差出人を見ると未亡人の奥様で、まさか本当に招待状を送ってきたのかと少し驚いた。
「長く続きますね。」
感謝を述べて、玄関へと執事を見送りについていく道で執事は穏やかにそう言った。
「何がですか?」
いきなり何を言うのかともしや皮肉かと瞬時に思考が巡った。
「結婚生活。」
どことなく冷めた表情で、口角だけは上がった顔が私を見下ろした。
「旦那様は帰っていらっしゃっていませんよ。」
間髪入れずに告げた言葉は、結婚生活なんて呼べるものではないと言外に含ませたものになった。
この食えない執事はそれに気がついたのかふと短い息を吐く。
「…そうですか。」
「それにお話ししたこともありませんし。」
「…なぜ、と思ったことはないのですか?」
「なぜ私がとは思いますが、他に何を思うのですか?」
「彼が、なぜ正妻を取らないのか。」
明け透けな物言いをする執事だ。
嫌いじゃないけれど。
お茶でも、と客間を指差すと、いいえと彼は首を横に振った。
簡潔に申し上げますね。といささか眉を顰めながら、彼はこうだと語った。
夫は幼い頃の記憶がないらしい。
ないと言うと語弊を招く、うっすらとは覚えているそうだが。
なんでも、その無い記憶の中で、彼は結婚の誓いを立てたそうだ。
だが肝心の相手もそれがどうして出会ったかも思い出せず、それでも律儀に誓いを守っているらしい。
尖った態度なのは、当主も親族もそれに反対していていいから妻を娶れといい続けてきたから。反抗期も合わさって一時期は酷い荒れようだったと。執事が言うには。
そして年も年だととうとう実力行使に出た当主には流石に敵わず、系譜最大の親子喧嘩をした末、皆の気をもませた次男坊はついに、迎える相手を正妻ではなく第二夫人に据えるということで落ち着いた、と。

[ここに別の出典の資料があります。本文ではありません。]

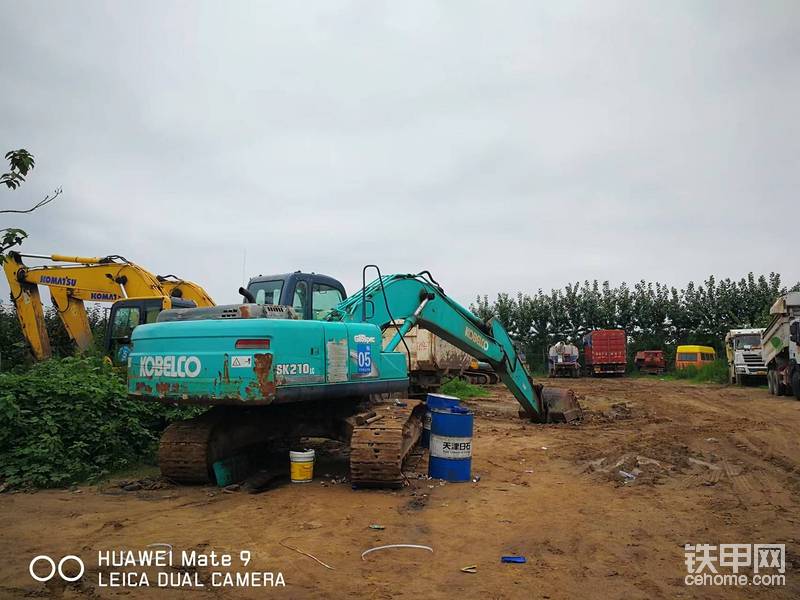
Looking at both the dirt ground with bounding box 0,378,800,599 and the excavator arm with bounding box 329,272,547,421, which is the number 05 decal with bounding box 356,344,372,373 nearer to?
the excavator arm with bounding box 329,272,547,421

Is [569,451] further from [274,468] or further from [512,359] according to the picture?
[274,468]

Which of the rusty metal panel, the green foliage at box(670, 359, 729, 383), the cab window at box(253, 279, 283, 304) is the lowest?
the green foliage at box(670, 359, 729, 383)

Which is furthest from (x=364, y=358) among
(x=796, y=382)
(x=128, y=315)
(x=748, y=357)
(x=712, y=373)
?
(x=712, y=373)

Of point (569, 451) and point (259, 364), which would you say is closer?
point (259, 364)

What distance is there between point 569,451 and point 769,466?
259cm

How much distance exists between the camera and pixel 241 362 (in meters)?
5.92

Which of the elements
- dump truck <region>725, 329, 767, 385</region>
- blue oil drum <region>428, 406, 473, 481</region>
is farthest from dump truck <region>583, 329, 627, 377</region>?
blue oil drum <region>428, 406, 473, 481</region>

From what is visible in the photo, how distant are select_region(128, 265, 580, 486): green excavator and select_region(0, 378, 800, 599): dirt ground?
0.52 metres

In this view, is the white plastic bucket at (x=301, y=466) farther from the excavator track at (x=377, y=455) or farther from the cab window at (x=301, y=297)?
the cab window at (x=301, y=297)

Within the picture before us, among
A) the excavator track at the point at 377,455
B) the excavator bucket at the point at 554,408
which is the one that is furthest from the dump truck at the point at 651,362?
the excavator track at the point at 377,455

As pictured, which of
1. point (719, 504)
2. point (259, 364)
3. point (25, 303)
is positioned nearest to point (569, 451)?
point (719, 504)

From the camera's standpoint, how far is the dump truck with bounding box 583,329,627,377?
128 feet

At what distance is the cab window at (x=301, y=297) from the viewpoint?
26.6 feet

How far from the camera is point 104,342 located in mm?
12609
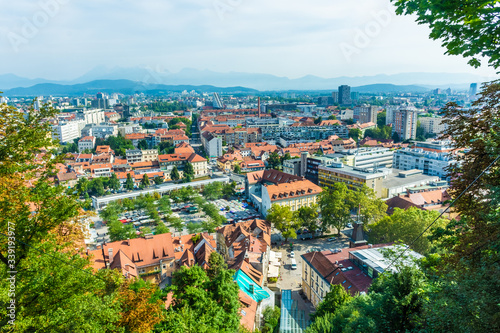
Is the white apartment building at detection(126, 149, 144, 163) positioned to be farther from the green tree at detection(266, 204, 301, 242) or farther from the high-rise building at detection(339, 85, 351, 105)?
the high-rise building at detection(339, 85, 351, 105)

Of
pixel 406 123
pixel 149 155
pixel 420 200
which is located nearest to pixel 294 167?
pixel 420 200

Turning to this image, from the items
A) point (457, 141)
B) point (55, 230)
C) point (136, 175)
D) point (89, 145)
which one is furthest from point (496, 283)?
point (89, 145)

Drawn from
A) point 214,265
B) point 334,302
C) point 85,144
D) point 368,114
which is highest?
point 368,114

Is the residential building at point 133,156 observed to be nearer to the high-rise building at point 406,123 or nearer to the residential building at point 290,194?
the residential building at point 290,194

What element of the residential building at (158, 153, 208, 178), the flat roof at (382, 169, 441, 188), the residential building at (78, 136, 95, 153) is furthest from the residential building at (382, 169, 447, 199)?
the residential building at (78, 136, 95, 153)

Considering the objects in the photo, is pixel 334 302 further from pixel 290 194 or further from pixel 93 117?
pixel 93 117

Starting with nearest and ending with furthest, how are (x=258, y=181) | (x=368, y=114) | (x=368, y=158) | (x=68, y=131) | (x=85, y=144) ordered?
(x=258, y=181), (x=368, y=158), (x=85, y=144), (x=68, y=131), (x=368, y=114)

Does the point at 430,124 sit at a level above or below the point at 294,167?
above
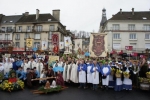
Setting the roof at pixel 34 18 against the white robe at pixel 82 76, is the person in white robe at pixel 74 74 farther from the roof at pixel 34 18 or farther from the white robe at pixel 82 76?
the roof at pixel 34 18

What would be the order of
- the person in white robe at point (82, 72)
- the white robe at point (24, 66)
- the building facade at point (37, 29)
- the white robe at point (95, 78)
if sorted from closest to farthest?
the white robe at point (95, 78) → the person in white robe at point (82, 72) → the white robe at point (24, 66) → the building facade at point (37, 29)

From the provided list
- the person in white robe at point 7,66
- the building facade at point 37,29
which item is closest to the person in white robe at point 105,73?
the person in white robe at point 7,66

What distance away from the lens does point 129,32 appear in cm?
4972

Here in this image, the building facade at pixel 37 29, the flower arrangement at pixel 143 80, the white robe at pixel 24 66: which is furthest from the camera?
the building facade at pixel 37 29

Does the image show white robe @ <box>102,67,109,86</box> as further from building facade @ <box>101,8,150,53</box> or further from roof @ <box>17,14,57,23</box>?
roof @ <box>17,14,57,23</box>

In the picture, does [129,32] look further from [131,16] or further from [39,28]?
[39,28]

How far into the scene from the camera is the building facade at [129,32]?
1932 inches

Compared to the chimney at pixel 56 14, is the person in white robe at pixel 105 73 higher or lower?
lower

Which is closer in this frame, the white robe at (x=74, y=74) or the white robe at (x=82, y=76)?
the white robe at (x=82, y=76)

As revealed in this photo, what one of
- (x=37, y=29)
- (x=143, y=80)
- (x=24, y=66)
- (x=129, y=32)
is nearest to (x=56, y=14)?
(x=37, y=29)

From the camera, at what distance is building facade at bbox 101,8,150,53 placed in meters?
49.1

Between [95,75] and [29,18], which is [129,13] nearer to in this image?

もしも、本当の相手が見つかった時に、正しく妻に迎え入れることが出来るように。
「そうですか。」
「…何も、お思いにならないので?」
別に、何も。
ただ、その人が見つかれば、私はお役御免になるのだろうか。
見つからなければこうして、このまま。
「見つかるといいですね。」
「……そうですね。」
帽子を被りなおして、執事は出て行った。
嫌なことを言う男だ。
なぜ正妻を取らないのか、なんて、丁度思っていたところだった。
私は、いつの間にか…パーティーの日から、夫を少し気に掛けるようになっていた。
せっかく夫婦になったのだから、互いに無関心も良くなかろうと自分に言い訳をして。
あの日に見た顔と話す声を、毎日、毎日。
どんな顔で話すのか、どんな調子で話すのか、不思議なことに見合いの話を受けた時よりも相手のことが気になり、仕方が無い。
それでもそうか、夫には想う相手が居たのか。
想う相手と結ばれない夫と、今も昔も知られない恋を拗らせる私。
思ったよりも、お似合いの夫婦じゃないか。
私は結局誰にも想われない。
「お帰りなさいませ。」
「ああ。」
差し出されたコートと帽子を受け取りコート掛けに持って行く。それで短い触れ合いの時間は終わり。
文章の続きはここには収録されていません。